Les premiers résultats du recensement

Pic suspendu

L’opération "Devine qui vient manger au jardin" bat tous les records de participation cette année avec plus de 6 800 jardins encodés ce dimanche à 17h30 (contre 4400 en 2020) et 14 000 observateurs. Natagora en tire les premières conclusions.

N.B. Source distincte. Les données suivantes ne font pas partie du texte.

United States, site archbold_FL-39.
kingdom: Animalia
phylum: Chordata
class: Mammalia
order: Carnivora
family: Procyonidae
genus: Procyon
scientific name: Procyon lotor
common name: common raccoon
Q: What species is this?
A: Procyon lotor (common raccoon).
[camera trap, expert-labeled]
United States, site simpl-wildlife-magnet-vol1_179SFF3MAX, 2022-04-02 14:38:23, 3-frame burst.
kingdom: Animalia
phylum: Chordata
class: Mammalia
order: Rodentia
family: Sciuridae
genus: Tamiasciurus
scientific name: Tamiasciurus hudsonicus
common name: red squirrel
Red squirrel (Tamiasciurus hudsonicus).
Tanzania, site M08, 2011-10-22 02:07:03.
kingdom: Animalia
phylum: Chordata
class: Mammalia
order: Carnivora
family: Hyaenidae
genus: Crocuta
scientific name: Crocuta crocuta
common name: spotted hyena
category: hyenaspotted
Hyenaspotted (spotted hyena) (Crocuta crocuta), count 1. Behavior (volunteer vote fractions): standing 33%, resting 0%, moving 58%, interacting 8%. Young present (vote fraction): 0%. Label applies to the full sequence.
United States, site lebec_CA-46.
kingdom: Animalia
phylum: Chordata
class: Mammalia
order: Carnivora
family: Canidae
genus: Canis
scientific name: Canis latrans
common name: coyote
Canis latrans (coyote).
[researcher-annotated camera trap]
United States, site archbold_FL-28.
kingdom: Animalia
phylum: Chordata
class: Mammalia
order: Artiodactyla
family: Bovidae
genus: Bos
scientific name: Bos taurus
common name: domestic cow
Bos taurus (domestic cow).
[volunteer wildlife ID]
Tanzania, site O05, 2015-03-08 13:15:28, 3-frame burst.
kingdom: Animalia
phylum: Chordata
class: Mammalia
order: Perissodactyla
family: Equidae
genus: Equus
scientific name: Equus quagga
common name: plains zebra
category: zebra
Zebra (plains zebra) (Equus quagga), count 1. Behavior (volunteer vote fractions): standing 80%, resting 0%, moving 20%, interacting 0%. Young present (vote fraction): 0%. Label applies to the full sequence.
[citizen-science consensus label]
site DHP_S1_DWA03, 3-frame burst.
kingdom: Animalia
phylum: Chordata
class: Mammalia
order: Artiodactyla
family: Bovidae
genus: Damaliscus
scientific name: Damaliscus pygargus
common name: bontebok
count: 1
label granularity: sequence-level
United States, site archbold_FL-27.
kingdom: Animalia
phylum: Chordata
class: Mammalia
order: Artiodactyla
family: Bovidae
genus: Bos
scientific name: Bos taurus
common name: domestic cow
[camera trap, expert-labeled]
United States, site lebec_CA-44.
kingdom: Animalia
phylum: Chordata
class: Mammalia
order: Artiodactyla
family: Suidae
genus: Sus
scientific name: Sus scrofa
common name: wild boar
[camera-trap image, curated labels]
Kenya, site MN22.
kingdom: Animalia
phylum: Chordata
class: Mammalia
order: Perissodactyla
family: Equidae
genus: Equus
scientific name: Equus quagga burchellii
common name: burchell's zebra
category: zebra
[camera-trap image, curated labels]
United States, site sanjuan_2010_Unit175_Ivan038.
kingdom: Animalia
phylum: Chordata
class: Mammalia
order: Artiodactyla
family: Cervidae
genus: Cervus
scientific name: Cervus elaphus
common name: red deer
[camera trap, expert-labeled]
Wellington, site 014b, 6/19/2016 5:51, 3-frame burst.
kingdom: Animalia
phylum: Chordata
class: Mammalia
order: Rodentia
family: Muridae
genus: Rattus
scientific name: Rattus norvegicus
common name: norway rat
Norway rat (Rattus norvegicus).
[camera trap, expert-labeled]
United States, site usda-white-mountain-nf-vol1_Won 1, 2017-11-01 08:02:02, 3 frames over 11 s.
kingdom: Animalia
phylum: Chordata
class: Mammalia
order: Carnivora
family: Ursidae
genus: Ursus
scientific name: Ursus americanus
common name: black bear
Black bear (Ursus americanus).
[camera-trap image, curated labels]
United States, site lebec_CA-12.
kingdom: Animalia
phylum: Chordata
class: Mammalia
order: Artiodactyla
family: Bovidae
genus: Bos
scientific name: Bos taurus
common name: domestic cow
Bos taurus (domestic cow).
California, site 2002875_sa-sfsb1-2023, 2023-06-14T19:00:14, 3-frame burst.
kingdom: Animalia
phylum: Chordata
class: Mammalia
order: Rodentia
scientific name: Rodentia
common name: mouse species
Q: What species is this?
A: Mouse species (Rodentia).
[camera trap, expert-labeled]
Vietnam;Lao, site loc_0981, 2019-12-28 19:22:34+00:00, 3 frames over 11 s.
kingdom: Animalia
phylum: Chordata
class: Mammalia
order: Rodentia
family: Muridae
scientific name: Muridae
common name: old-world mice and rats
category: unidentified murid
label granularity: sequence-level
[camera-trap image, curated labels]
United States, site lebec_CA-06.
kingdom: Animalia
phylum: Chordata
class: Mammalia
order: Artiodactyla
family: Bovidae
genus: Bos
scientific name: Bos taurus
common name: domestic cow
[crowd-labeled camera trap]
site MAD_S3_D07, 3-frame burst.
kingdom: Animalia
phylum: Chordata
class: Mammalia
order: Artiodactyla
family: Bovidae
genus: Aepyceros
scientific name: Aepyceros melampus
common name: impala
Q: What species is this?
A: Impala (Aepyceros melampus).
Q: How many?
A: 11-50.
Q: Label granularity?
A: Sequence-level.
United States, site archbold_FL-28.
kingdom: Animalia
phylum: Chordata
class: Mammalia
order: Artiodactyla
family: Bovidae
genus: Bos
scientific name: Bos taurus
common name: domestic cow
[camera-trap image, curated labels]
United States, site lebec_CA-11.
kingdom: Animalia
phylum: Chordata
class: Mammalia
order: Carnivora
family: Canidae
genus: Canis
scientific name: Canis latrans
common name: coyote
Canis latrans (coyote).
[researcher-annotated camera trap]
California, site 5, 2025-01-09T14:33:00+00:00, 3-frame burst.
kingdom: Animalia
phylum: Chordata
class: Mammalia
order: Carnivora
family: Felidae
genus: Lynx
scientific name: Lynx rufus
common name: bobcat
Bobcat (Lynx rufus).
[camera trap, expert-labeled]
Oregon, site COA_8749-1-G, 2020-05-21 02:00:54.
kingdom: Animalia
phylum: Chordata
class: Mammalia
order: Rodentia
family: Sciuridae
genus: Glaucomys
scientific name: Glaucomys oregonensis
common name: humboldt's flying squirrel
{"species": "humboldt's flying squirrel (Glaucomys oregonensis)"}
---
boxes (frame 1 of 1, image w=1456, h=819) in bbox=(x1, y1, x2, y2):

Anne Weiserbs, ornithologue à Natagora : "Les résultats de cette année s'inscrivent dans la lignée des éditions précédentes, sans invité surprise. Les grives mauvis par exemple sont bien présentes au jardin. Mais cela n’est pas comparable à 2018-2019 où l’afflux avait été exceptionnel suite à la super fructification des arbustes. Contrairement à d’autres années, nous n’observons donc pas d’invasion particulière d’une espèce cet hiver."

Que l’on habite en ville ou à la campagne, les oiseaux de nos jardins appartiennent pour la plupart aux mêmes espèces. Quatre espèces du top 5 sont très stables au cours des années et représentent la majorité des individus rencontrés : mésanges charbonnière, mésange bleue, rougegorge et pie bavarde.

Plusieurs espèces pourtant très différentes poursuivent une progression remarquable de longue durée : le chardonneret élégant, le choucas des tours, le pic vert et le pigeon ramier. À l’inverse, d'autres pourtant très répandues encore dans nos jardins poursuivent une érosion continue comme l’accenteur mouchet et la tourterelle turque.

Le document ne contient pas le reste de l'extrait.